▸ **STUDY TEXT**

+++

According to the Pew Research Center, 52% of smartphone owners have looked up health information on their phone, compared with just six percent of other cell phone owners. In fact, it is commonly recognized that most people use the Internet for a preliminary review of their physical symptoms. Nearly three-quarters (72%) of adult Internet users say they have searched online for info about health issues, most often looking at specific diseases and treatments, and online marketing for doctors often comes up during such searches. While it might be bad news for obsessive hypochondriacs out there, local search of symptoms might soon lead to instances of early detection for health care professionals:
According to the New York Times, scientists at Microsoft have come out with a new study, published in the Journal of Oncology Practice, which shows that by analyzing very large samples of data from search engine queries, they may be able to identify certain Internet users who are suffering from pancreatic cancer — before they even get a diagnosis.
The implications of this study are endless — telemedicine could greatly benefit from this type of tool for early detection, especially if it proves as effective as it seemed in the study.

+++

▸ **GIVEN INFORMATION**

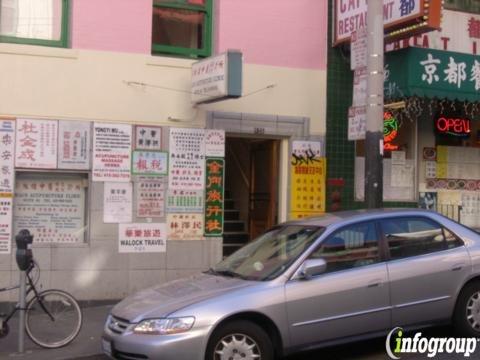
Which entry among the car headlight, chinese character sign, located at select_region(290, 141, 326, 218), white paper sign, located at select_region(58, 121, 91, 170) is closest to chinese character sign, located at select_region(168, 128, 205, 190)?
white paper sign, located at select_region(58, 121, 91, 170)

+++

▸ **TASKS TO COMPLETE**
A. In the article on online health searches, in which journal did the Microsoft scientists publish their study?
B. Continue the article on online health searches, picking up right after its final sentence.

▸ **RESULTS IN ORDER**
A. The Journal of Oncology Practice.

B.
The study was conducted by focussing on searches conducted on Bing, the Microsoft search engine, that indicated a user had been diagnosed with the cancer. Then, the researchers worked backwards looking for earlier online queries that indicated that the Bing user was experiencing symptoms before their diagnosis.
The researchers reported that they were able to identify five to 15% of pancreatic cases, with false positive rates as low as one in 100, 000. Indeed, this type of study could indicate the next stage in the role of technology in health.
“I think the mainstream medical literature has been resistant to these kinds of studies and this kind of data,” Dr. Horvitz said. “We’re hoping that this stimulates quite a bit of interesting conversation.”
Advanced health and technology applications like this study are promising, but in a study of marketers working for healthcare organizations, 90% of respondents said their organizations lack marketers with sufficient digital skills. The health sector in general is struggling to keep up.